Exercise input:

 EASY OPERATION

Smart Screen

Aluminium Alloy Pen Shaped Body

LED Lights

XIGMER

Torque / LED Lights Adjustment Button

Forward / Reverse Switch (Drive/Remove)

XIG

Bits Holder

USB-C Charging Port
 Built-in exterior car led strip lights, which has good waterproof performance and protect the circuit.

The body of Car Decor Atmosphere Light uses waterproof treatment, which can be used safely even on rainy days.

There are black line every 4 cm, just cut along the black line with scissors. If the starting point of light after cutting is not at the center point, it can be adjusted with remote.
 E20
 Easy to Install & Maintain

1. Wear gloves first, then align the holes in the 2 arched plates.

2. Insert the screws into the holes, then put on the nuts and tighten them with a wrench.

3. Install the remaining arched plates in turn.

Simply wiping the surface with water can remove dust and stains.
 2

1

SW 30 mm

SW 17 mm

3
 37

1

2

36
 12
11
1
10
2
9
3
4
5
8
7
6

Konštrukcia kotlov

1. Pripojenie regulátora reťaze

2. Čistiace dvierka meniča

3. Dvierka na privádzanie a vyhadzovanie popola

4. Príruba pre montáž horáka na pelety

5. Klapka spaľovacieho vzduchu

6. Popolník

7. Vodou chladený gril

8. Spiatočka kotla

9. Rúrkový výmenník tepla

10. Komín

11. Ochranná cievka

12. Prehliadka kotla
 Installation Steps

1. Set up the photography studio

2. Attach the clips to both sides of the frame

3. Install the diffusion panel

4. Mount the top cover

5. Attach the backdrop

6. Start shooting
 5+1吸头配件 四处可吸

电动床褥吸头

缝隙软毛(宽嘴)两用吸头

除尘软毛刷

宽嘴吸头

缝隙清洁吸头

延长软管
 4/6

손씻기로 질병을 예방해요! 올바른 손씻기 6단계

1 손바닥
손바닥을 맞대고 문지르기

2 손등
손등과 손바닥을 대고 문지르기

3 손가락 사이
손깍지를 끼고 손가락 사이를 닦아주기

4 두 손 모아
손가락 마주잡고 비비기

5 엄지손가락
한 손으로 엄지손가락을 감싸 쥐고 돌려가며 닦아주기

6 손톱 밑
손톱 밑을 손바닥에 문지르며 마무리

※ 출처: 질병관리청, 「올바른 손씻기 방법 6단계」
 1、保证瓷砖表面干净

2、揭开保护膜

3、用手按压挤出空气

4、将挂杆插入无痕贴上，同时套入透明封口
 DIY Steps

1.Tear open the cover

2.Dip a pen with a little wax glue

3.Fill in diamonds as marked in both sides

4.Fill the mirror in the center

Exercise description:
From the line that has "Forward / Reverse Switch (Drive/Remove)" through the line that has "손가락 마주잡고 비비기", copy every line exactly as it appears above, and leave out all others.

Exercise answer:
Forward / Reverse Switch (Drive/Remove)

XIG

Bits Holder

USB-C Charging Port
 Built-in exterior car led strip lights, which has good waterproof performance and protect the circuit.

The body of Car Decor Atmosphere Light uses waterproof treatment, which can be used safely even on rainy days.

There are black line every 4 cm, just cut along the black line with scissors. If the starting point of light after cutting is not at the center point, it can be adjusted with remote.
 E20
 Easy to Install & Maintain

1. Wear gloves first, then align the holes in the 2 arched plates.

2. Insert the screws into the holes, then put on the nuts and tighten them with a wrench.

3. Install the remaining arched plates in turn.

Simply wiping the surface with water can remove dust and stains.
 2

1

SW 30 mm

SW 17 mm

3
 37

1

2

36
 12
11
1
10
2
9
3
4
5
8
7
6

Konštrukcia kotlov

1. Pripojenie regulátora reťaze

2. Čistiace dvierka meniča

3. Dvierka na privádzanie a vyhadzovanie popola

4. Príruba pre montáž horáka na pelety

5. Klapka spaľovacieho vzduchu

6. Popolník

7. Vodou chladený gril

8. Spiatočka kotla

9. Rúrkový výmenník tepla

10. Komín

11. Ochranná cievka

12. Prehliadka kotla
 Installation Steps

1. Set up the photography studio

2. Attach the clips to both sides of the frame

3. Install the diffusion panel

4. Mount the top cover

5. Attach the backdrop

6. Start shooting
 5+1吸头配件 四处可吸

电动床褥吸头

缝隙软毛(宽嘴)两用吸头

除尘软毛刷

宽嘴吸头

缝隙清洁吸头

延长软管
 4/6

손씻기로 질병을 예방해요! 올바른 손씻기 6단계

1 손바닥
손바닥을 맞대고 문지르기

2 손등
손등과 손바닥을 대고 문지르기

3 손가락 사이
손깍지를 끼고 손가락 사이를 닦아주기

4 두 손 모아
손가락 마주잡고 비비기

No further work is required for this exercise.